Concept relatedness estimation (CRE) aims to determine whether two given concepts are related. Existing methods only consider the pairwise relationship between concepts, while overlooking the higher-order relationship that could be encoded in a concept-level graph structure. We discover that this underlying graph satisfies a set of intrinsic properties of CRE, including reflexivity, commutativity, and transitivity. In this paper, we formalize the CRE properties and introduce a graph structure named ConcreteGraph. To address the data scarcity issue in CRE, we introduce a novel data augmentation approach to sample new concept pairs from the graph. As it is intractable for data augmentation to fully capture the structural information of the ConcreteGraph due to a large amount of potential concept pairs, we further introduce a novel Graph Component Contrastive Learning framework to implicitly learn the complete structure of the ConcreteGraph. Empirical results on three datasets show significant improvement over the state-of-the-art model. Detailed ablation studies demonstrate that our proposed approach can effectively capture the high-order relationship among concepts.
scikit-learn
pandas
networkx
transformers
...
You can install them with:
pip install -r requirements.txt
The WORD dataset is officially available HERE.
- WORD : wikipedia-oriented-relatedness/WORD.csv
With the downloaded CSV file, one can scrape Wikipedia document files by running
python code/word/download.py
In the configuration file (code/configs/config.yaml):
- CSV_PATH : path to WORD.csv
- RAW_DATA_DIR : where the scraped Wikipedia document files are to be stored
The CNSE & CNSS datasets are officially available HERE.
- CNSE : same_event_doc_pair.txt
- CNSS : same_story_doc_pair.txt
There is no need to scrape documents for CNSE and CNSS, as they are already in those two dataset files.

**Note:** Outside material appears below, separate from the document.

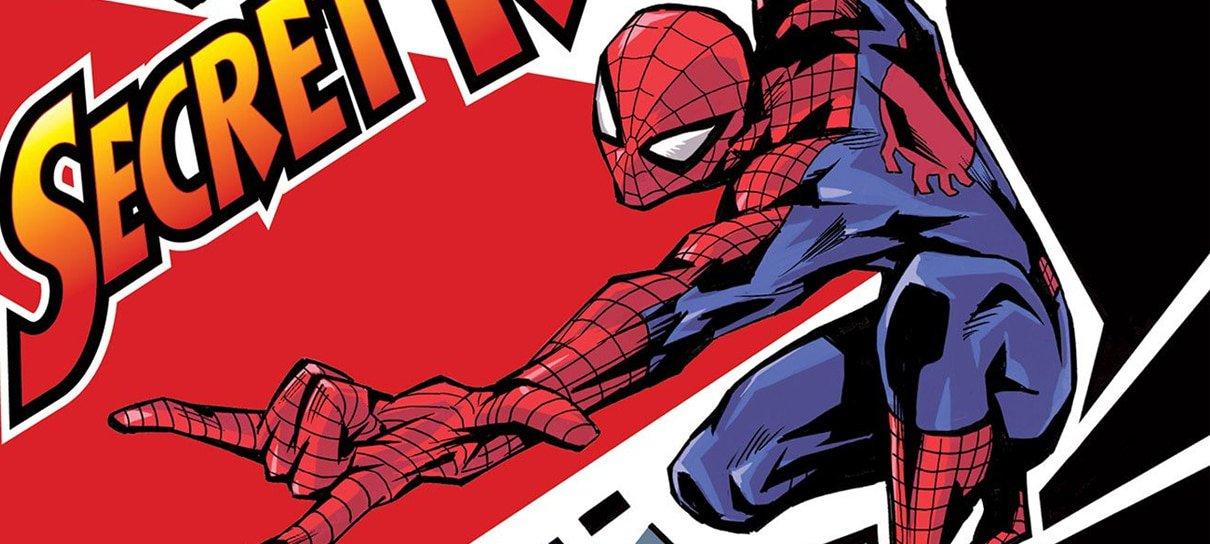Homem-Aranha e Homem de Ferro vão ganhar mangá do criador de Yu-Gi-Oh!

In the configuration file (code/configs/config.yaml):
- CNS_ROOT_DIR : directory that stores the dataset files
- FILE_NAME : path to the .txt files
To train a model, run:
python code/train.py \
--model=[TRANSFORMER NAME] \
--config=[PATH TO YAML CONFIG FILE] \
--split_file=[PATH TO DATA SPLIT JSON FILE] \
--dataset=[DATASET NAME] \
--random_seed=42 \
--batch_size=8 \
--num_epochs=2 \
--learning_rate=1e-5 \
--use_aug \
--aug_ratio=2 \
--k_hops=2 \
--use_gccl \
To evaluate a model checkpoint, run:
python code/train.py \
--model=[TRANSFORMER NAME] \
--load_ckpt=[PATH TO MODEL CHECKPOINT] \
--config=[PATH TO YAML CONFIG FILE] \
--split_file=[PATH TO DATA SPLIT JSON FILE] \
--dataset=[DATASET NAME] \
--dataset_cache_path=[DATASET CACHE] \
--batch_size=4 \
--eval \
- --model : BERT, RoBERTa, XLNet are implemented, choose one among the three transformer models
- --load_ckpt : path to the checkpoint file
- --config : a yaml configuration file that specifies dataset file paths, maximum sequence length, model path, etc.
- --split_file : use the provided train, validation, test split; instead, one can also generate a new dataset split with the --new_split option
- --dataset : one of the three dataset names: word, cnse, or cnss
- --use_aug : use ConcreteGraph-based data augmentation method
- --aug_ratio : target augmentation ratio (only effective when --use_aug)
- --k_hops : the maximal number of hops (only effective when --use_aug)
- --use_gccl : use GCCL for the model
GNN-baselines can be run with
python train.py \
--dataset=[word / cnse / cnss] \
--model=[jacobi / shadow / gcnii] \
--split_file=[PATH TO DATA SPLIT JSON FILE] \
--num_epochs=5 \
--dataset_cache_path=[DATASET CACHE]